■ Task goal
Write out the rows as a JSON list of strings with one string per line and blank lines omitted. Start at the line that contains "How far is the car" and continue through the line that contains "What distance would".

** start Material for the task **

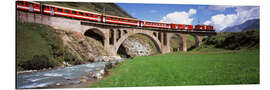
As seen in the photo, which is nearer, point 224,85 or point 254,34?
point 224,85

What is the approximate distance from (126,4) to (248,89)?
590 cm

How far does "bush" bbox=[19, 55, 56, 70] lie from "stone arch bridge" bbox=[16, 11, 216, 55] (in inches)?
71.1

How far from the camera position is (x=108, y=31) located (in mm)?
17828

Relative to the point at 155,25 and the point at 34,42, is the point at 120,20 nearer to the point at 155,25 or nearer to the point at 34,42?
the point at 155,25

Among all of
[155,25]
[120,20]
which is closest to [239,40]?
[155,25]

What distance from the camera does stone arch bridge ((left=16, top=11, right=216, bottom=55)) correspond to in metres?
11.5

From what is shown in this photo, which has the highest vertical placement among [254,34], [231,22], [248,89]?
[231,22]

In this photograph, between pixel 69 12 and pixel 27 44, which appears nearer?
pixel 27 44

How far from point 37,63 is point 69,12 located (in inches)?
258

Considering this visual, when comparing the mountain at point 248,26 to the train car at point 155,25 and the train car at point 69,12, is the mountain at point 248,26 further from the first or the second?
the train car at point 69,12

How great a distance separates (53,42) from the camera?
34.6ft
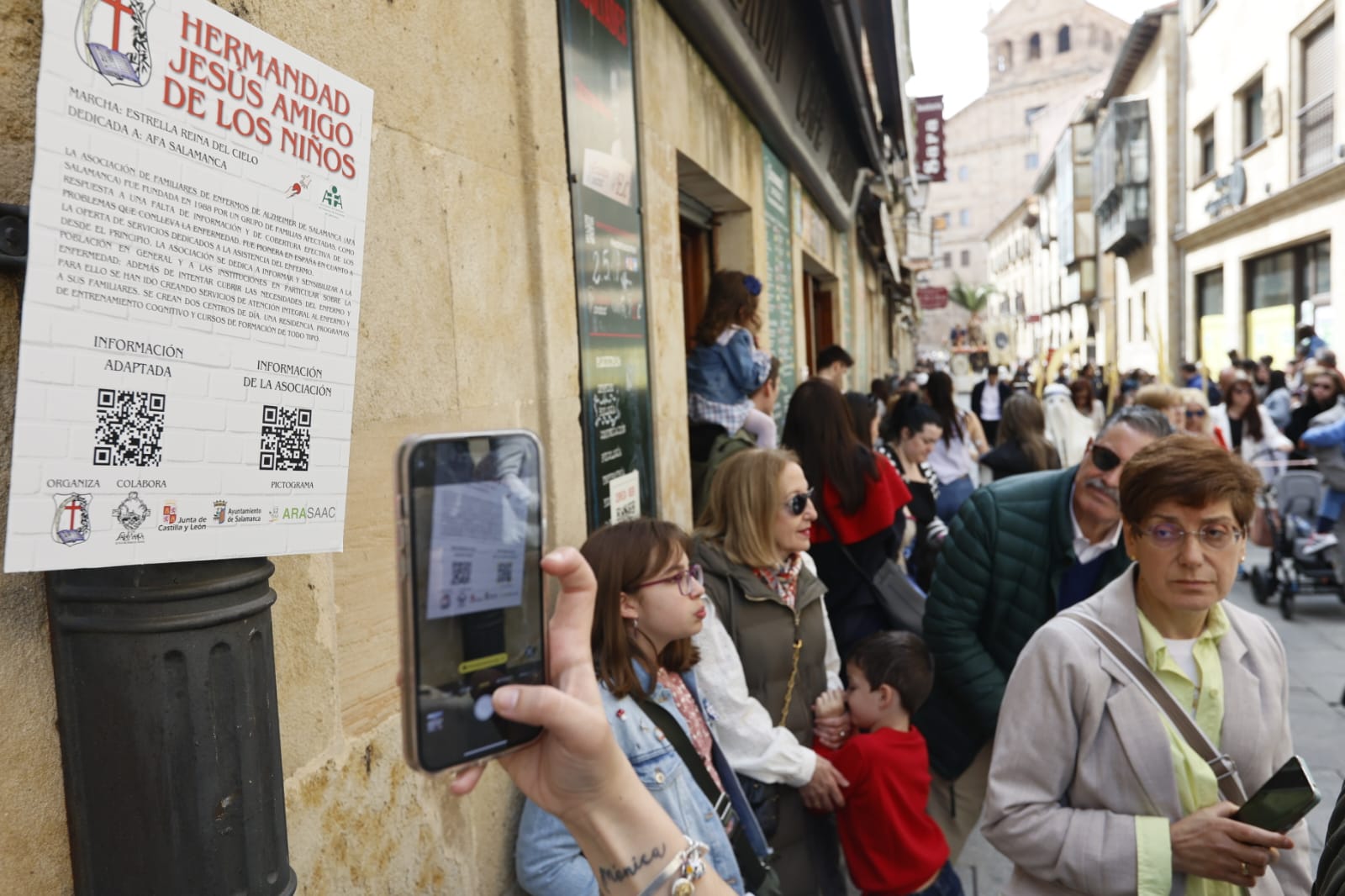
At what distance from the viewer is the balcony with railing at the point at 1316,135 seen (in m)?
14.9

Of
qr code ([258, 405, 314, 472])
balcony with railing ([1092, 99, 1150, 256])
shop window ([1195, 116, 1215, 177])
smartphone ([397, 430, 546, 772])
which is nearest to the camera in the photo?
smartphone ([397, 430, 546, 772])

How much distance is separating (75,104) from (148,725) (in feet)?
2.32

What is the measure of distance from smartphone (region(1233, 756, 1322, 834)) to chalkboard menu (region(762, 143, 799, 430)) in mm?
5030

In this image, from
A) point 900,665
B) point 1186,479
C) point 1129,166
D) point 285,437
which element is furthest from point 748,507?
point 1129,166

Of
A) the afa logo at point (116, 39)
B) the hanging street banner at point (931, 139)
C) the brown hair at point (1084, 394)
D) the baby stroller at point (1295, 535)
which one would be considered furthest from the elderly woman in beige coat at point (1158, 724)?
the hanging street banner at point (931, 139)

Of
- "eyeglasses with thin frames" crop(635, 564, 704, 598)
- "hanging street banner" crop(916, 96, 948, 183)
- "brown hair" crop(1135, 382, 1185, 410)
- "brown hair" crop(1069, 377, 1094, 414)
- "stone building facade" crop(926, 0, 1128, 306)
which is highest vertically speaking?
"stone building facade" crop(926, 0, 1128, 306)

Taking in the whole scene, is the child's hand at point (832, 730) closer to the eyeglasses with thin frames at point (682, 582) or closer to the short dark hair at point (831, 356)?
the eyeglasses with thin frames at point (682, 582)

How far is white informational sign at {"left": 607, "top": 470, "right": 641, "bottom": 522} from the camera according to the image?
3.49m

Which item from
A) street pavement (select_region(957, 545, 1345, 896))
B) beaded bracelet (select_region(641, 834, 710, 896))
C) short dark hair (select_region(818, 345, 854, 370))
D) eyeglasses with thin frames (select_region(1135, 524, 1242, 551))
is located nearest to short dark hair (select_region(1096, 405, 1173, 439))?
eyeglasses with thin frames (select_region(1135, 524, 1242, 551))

** end Material for the task **
** start Material for the task **

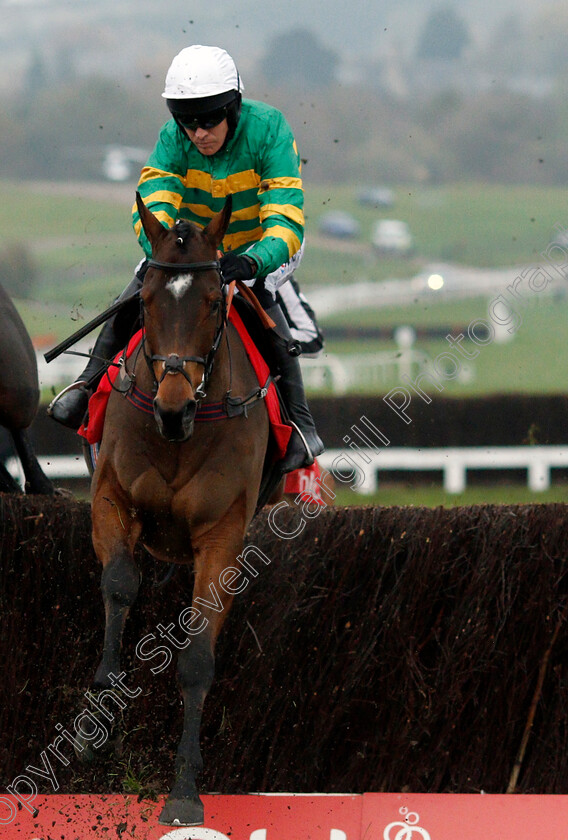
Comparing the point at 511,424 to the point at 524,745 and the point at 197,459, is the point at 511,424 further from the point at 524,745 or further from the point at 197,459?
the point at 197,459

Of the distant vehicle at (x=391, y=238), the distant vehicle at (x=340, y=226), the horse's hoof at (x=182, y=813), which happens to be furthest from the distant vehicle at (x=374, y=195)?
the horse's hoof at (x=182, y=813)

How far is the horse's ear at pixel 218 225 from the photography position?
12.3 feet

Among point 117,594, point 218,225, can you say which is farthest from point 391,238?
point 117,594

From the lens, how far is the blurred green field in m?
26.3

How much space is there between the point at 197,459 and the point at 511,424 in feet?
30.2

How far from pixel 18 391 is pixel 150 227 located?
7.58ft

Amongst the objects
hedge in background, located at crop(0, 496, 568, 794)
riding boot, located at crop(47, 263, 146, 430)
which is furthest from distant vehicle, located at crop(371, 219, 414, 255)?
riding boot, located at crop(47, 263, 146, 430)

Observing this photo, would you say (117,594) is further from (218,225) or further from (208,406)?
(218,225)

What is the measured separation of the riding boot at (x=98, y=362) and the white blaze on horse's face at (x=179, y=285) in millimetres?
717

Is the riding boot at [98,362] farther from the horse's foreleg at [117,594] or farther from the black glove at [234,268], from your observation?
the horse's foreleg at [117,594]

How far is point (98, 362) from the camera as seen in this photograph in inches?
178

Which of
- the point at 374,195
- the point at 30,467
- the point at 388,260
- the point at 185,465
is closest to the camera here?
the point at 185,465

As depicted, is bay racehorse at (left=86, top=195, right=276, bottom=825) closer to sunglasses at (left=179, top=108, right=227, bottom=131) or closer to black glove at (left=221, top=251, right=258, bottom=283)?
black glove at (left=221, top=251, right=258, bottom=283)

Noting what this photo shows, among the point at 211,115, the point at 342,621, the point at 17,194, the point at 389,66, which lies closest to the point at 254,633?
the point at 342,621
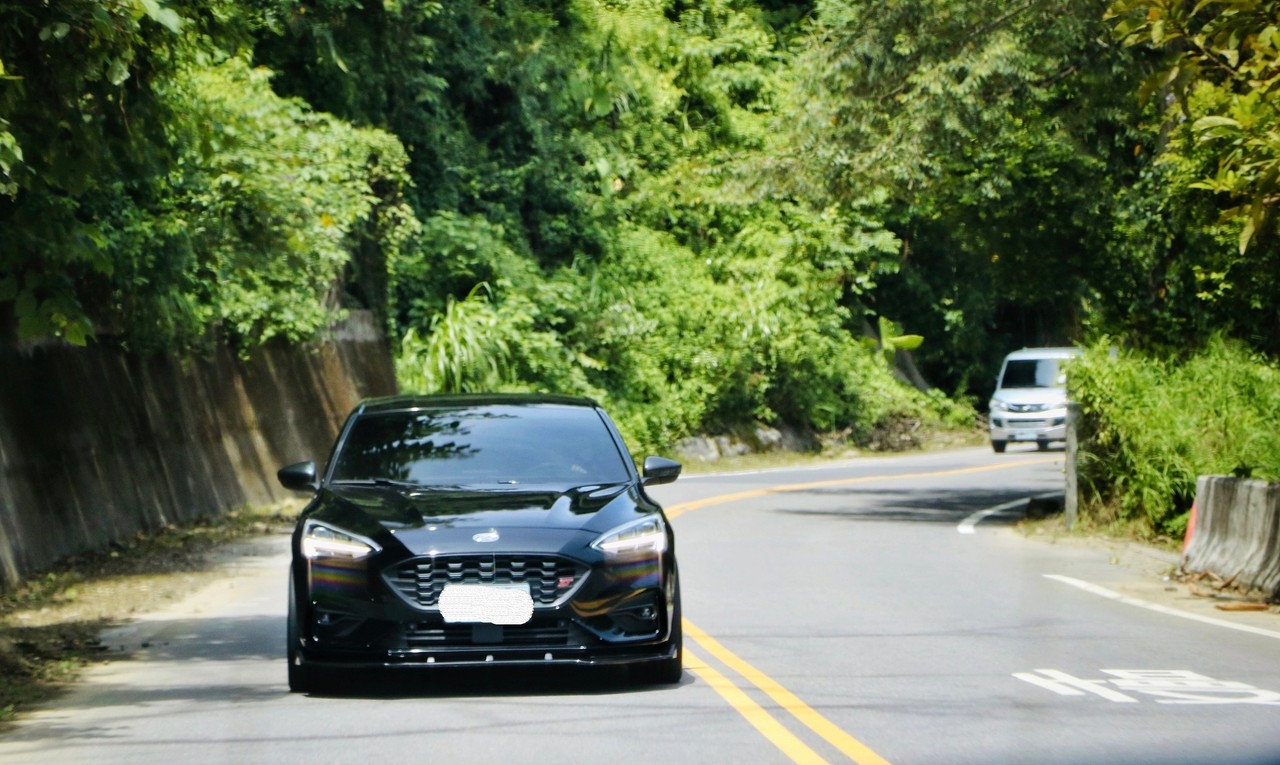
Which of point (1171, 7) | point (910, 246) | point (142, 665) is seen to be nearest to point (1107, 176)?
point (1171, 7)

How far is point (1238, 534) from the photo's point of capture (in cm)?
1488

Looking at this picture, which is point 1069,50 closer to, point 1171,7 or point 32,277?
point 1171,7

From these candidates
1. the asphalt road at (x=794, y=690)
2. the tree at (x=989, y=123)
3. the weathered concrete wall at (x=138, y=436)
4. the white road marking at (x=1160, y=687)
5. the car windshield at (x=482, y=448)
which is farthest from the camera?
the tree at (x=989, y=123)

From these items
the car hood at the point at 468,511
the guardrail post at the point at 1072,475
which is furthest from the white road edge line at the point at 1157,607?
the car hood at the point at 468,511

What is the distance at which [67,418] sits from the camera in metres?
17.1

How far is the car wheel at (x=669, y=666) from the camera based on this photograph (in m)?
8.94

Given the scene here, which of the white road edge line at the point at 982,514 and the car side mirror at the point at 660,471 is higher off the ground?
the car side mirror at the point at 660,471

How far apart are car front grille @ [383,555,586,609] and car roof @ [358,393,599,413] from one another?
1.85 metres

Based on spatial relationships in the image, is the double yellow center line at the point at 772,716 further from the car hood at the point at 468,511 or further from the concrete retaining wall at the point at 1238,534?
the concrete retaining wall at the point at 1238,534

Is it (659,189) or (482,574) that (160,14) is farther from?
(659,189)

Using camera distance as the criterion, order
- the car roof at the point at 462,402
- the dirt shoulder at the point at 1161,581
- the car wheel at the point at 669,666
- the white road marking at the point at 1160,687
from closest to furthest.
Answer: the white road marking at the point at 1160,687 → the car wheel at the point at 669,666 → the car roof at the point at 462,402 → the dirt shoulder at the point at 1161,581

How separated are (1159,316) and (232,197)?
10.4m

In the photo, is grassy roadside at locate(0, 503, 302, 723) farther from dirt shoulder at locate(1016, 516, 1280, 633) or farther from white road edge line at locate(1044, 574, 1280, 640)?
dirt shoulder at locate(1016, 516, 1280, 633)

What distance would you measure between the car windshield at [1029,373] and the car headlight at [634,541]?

** end Material for the task **

■ Reply to the exercise
[
  "How far is the car wheel at (x=669, y=666) from the camera based on this photograph (in m)?",
  "8.94",
  "Given the scene here, which of the white road edge line at the point at 982,514 and the car side mirror at the point at 660,471 is higher off the ground?",
  "the car side mirror at the point at 660,471",
  "How far apart are car front grille @ [383,555,586,609] and car roof @ [358,393,599,413] from one another?",
  "1.85 metres",
  "Based on spatial relationships in the image, is the double yellow center line at the point at 772,716 further from the car hood at the point at 468,511 or further from the concrete retaining wall at the point at 1238,534?",
  "the concrete retaining wall at the point at 1238,534",
  "Is it (659,189) or (482,574) that (160,14) is farther from?",
  "(659,189)",
  "Using camera distance as the criterion, order",
  "- the car roof at the point at 462,402",
  "- the dirt shoulder at the point at 1161,581",
  "- the car wheel at the point at 669,666",
  "- the white road marking at the point at 1160,687",
  "from closest to furthest.",
  "Answer: the white road marking at the point at 1160,687 → the car wheel at the point at 669,666 → the car roof at the point at 462,402 → the dirt shoulder at the point at 1161,581",
  "How separated are (1159,316) and (232,197)?",
  "10.4m",
  "In the photo, is grassy roadside at locate(0, 503, 302, 723) farther from dirt shoulder at locate(1016, 516, 1280, 633) or farther from white road edge line at locate(1044, 574, 1280, 640)?",
  "dirt shoulder at locate(1016, 516, 1280, 633)",
  "What distance would you measure between the car windshield at [1029,373] and the car headlight at [634,541]?"
]